Application of near-infrared hyperspectral imaging coupled with chemometrics for rapid and non-destructive prediction of protein content in single chickpea seed

Abstract

Evaluating the protein content of a single chickpea seed in a rapid, non-destructive, and precise manner is crucial for facilitating the breeding of high-protein chickpeas. This study explored the potential of near-infrared (NIR) hyperspectral imaging (HSI) to predict the protein content in a single chickpea seed. Eight varieties of chickpeas with different protein contents were subjected to NIR reflectance hyperspectral imaging in the spectral range of 900–2500 nm at two different positions of chickpea seed (micropyle down and micropyle up).
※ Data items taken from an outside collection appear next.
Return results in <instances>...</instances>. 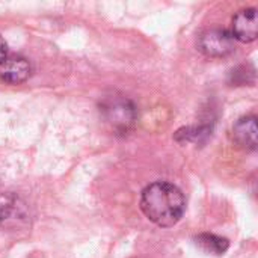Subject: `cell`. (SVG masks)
Listing matches in <instances>:
<instances>
[{
  "label": "cell",
  "mask_w": 258,
  "mask_h": 258,
  "mask_svg": "<svg viewBox=\"0 0 258 258\" xmlns=\"http://www.w3.org/2000/svg\"><path fill=\"white\" fill-rule=\"evenodd\" d=\"M141 210L157 227L169 228L183 218L186 198L177 186L166 181H156L142 190Z\"/></svg>",
  "instance_id": "obj_1"
},
{
  "label": "cell",
  "mask_w": 258,
  "mask_h": 258,
  "mask_svg": "<svg viewBox=\"0 0 258 258\" xmlns=\"http://www.w3.org/2000/svg\"><path fill=\"white\" fill-rule=\"evenodd\" d=\"M100 113L110 130L118 136H127L135 130L138 110L135 103L124 95H109L100 103Z\"/></svg>",
  "instance_id": "obj_2"
},
{
  "label": "cell",
  "mask_w": 258,
  "mask_h": 258,
  "mask_svg": "<svg viewBox=\"0 0 258 258\" xmlns=\"http://www.w3.org/2000/svg\"><path fill=\"white\" fill-rule=\"evenodd\" d=\"M198 48L207 57H224L234 51L236 39L231 32L221 27L204 30L198 38Z\"/></svg>",
  "instance_id": "obj_3"
},
{
  "label": "cell",
  "mask_w": 258,
  "mask_h": 258,
  "mask_svg": "<svg viewBox=\"0 0 258 258\" xmlns=\"http://www.w3.org/2000/svg\"><path fill=\"white\" fill-rule=\"evenodd\" d=\"M231 35L240 42H252L258 36V15L255 8L239 11L233 18Z\"/></svg>",
  "instance_id": "obj_4"
},
{
  "label": "cell",
  "mask_w": 258,
  "mask_h": 258,
  "mask_svg": "<svg viewBox=\"0 0 258 258\" xmlns=\"http://www.w3.org/2000/svg\"><path fill=\"white\" fill-rule=\"evenodd\" d=\"M32 67L29 60L18 54L8 56L0 63V79L9 85H20L29 79Z\"/></svg>",
  "instance_id": "obj_5"
},
{
  "label": "cell",
  "mask_w": 258,
  "mask_h": 258,
  "mask_svg": "<svg viewBox=\"0 0 258 258\" xmlns=\"http://www.w3.org/2000/svg\"><path fill=\"white\" fill-rule=\"evenodd\" d=\"M231 139L243 150H257V118L254 115H248L236 121L231 128Z\"/></svg>",
  "instance_id": "obj_6"
},
{
  "label": "cell",
  "mask_w": 258,
  "mask_h": 258,
  "mask_svg": "<svg viewBox=\"0 0 258 258\" xmlns=\"http://www.w3.org/2000/svg\"><path fill=\"white\" fill-rule=\"evenodd\" d=\"M195 243L207 254H215V255H222L227 252L230 243L227 239L224 237H219L216 234H209V233H204V234H200L195 237Z\"/></svg>",
  "instance_id": "obj_7"
},
{
  "label": "cell",
  "mask_w": 258,
  "mask_h": 258,
  "mask_svg": "<svg viewBox=\"0 0 258 258\" xmlns=\"http://www.w3.org/2000/svg\"><path fill=\"white\" fill-rule=\"evenodd\" d=\"M18 198H15L11 194L0 195V222H6L12 218V215L18 213Z\"/></svg>",
  "instance_id": "obj_8"
},
{
  "label": "cell",
  "mask_w": 258,
  "mask_h": 258,
  "mask_svg": "<svg viewBox=\"0 0 258 258\" xmlns=\"http://www.w3.org/2000/svg\"><path fill=\"white\" fill-rule=\"evenodd\" d=\"M8 57V44L5 42V39L0 36V63Z\"/></svg>",
  "instance_id": "obj_9"
}]
</instances>
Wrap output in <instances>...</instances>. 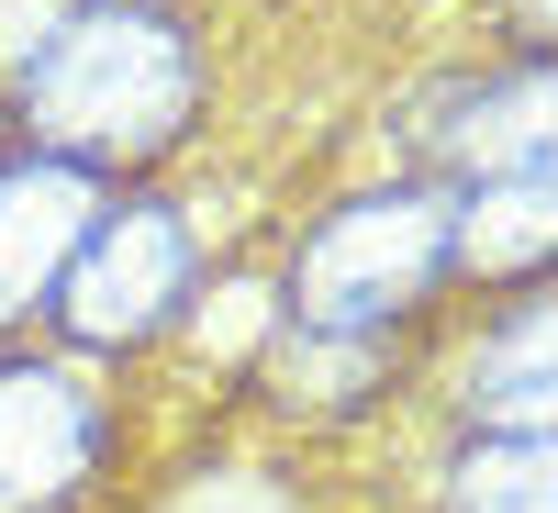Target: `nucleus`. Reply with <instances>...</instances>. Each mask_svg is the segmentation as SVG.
<instances>
[{
  "label": "nucleus",
  "mask_w": 558,
  "mask_h": 513,
  "mask_svg": "<svg viewBox=\"0 0 558 513\" xmlns=\"http://www.w3.org/2000/svg\"><path fill=\"white\" fill-rule=\"evenodd\" d=\"M78 12V0H0V78H34V57H45V45H57V23Z\"/></svg>",
  "instance_id": "obj_9"
},
{
  "label": "nucleus",
  "mask_w": 558,
  "mask_h": 513,
  "mask_svg": "<svg viewBox=\"0 0 558 513\" xmlns=\"http://www.w3.org/2000/svg\"><path fill=\"white\" fill-rule=\"evenodd\" d=\"M447 257H514V268H536L547 257V168H514L502 191H481L470 212H458V246Z\"/></svg>",
  "instance_id": "obj_7"
},
{
  "label": "nucleus",
  "mask_w": 558,
  "mask_h": 513,
  "mask_svg": "<svg viewBox=\"0 0 558 513\" xmlns=\"http://www.w3.org/2000/svg\"><path fill=\"white\" fill-rule=\"evenodd\" d=\"M470 413L492 425H514V436H547V302H514V323H502V346L470 357Z\"/></svg>",
  "instance_id": "obj_6"
},
{
  "label": "nucleus",
  "mask_w": 558,
  "mask_h": 513,
  "mask_svg": "<svg viewBox=\"0 0 558 513\" xmlns=\"http://www.w3.org/2000/svg\"><path fill=\"white\" fill-rule=\"evenodd\" d=\"M458 513H547V436H481L458 457Z\"/></svg>",
  "instance_id": "obj_8"
},
{
  "label": "nucleus",
  "mask_w": 558,
  "mask_h": 513,
  "mask_svg": "<svg viewBox=\"0 0 558 513\" xmlns=\"http://www.w3.org/2000/svg\"><path fill=\"white\" fill-rule=\"evenodd\" d=\"M101 447V413H89L78 368L45 357H0V513H45L68 502V480Z\"/></svg>",
  "instance_id": "obj_4"
},
{
  "label": "nucleus",
  "mask_w": 558,
  "mask_h": 513,
  "mask_svg": "<svg viewBox=\"0 0 558 513\" xmlns=\"http://www.w3.org/2000/svg\"><path fill=\"white\" fill-rule=\"evenodd\" d=\"M447 246H458V212L436 191H368V201H347L302 246V268H291L302 335H380L391 313H413L447 279Z\"/></svg>",
  "instance_id": "obj_2"
},
{
  "label": "nucleus",
  "mask_w": 558,
  "mask_h": 513,
  "mask_svg": "<svg viewBox=\"0 0 558 513\" xmlns=\"http://www.w3.org/2000/svg\"><path fill=\"white\" fill-rule=\"evenodd\" d=\"M101 223V191L68 157H0V323L57 291V268Z\"/></svg>",
  "instance_id": "obj_5"
},
{
  "label": "nucleus",
  "mask_w": 558,
  "mask_h": 513,
  "mask_svg": "<svg viewBox=\"0 0 558 513\" xmlns=\"http://www.w3.org/2000/svg\"><path fill=\"white\" fill-rule=\"evenodd\" d=\"M191 34H179L157 0H78L57 23V45L23 78V112L45 134V157H157L179 123H191Z\"/></svg>",
  "instance_id": "obj_1"
},
{
  "label": "nucleus",
  "mask_w": 558,
  "mask_h": 513,
  "mask_svg": "<svg viewBox=\"0 0 558 513\" xmlns=\"http://www.w3.org/2000/svg\"><path fill=\"white\" fill-rule=\"evenodd\" d=\"M191 291V235L168 201H101V223L78 235V257L57 268V323L78 346H134L157 335L168 302Z\"/></svg>",
  "instance_id": "obj_3"
}]
</instances>
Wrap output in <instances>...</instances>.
The spectral data was correlated with the measured reference protein content of chickpea seed for building the partial least square regression (PLSR) and support vector machine regression (SVMR) models based on different spectral preprocessing techniques, with full spectrum and effective wavelengths selected using competitive adaptive reweighted sampling (CARS) and iteratively retaining informative variables (IRIV) algorithms. When using the full spectrum, the optimal protein prediction model was obtained using PLSR, which yielded correlation coefficient of prediction (R2p) and root mean square error of prediction (RMSEP) values of 0.935 and 0.987, respectively, with external parameter orthogonalization (EPO)+standard normal variate (SNV) preprocessing for micropyle down position of chickpea seed. The IRIV selected wavelength with PLSR yielded the best model with R2p and RMSEP of 0.947 and 0.861, respectively, at the micropyle down position of chickpea seed. Hence, the optimal prediction models were obtained using PLSR with EPO+SNV at the micropyle down position of chickpea seed.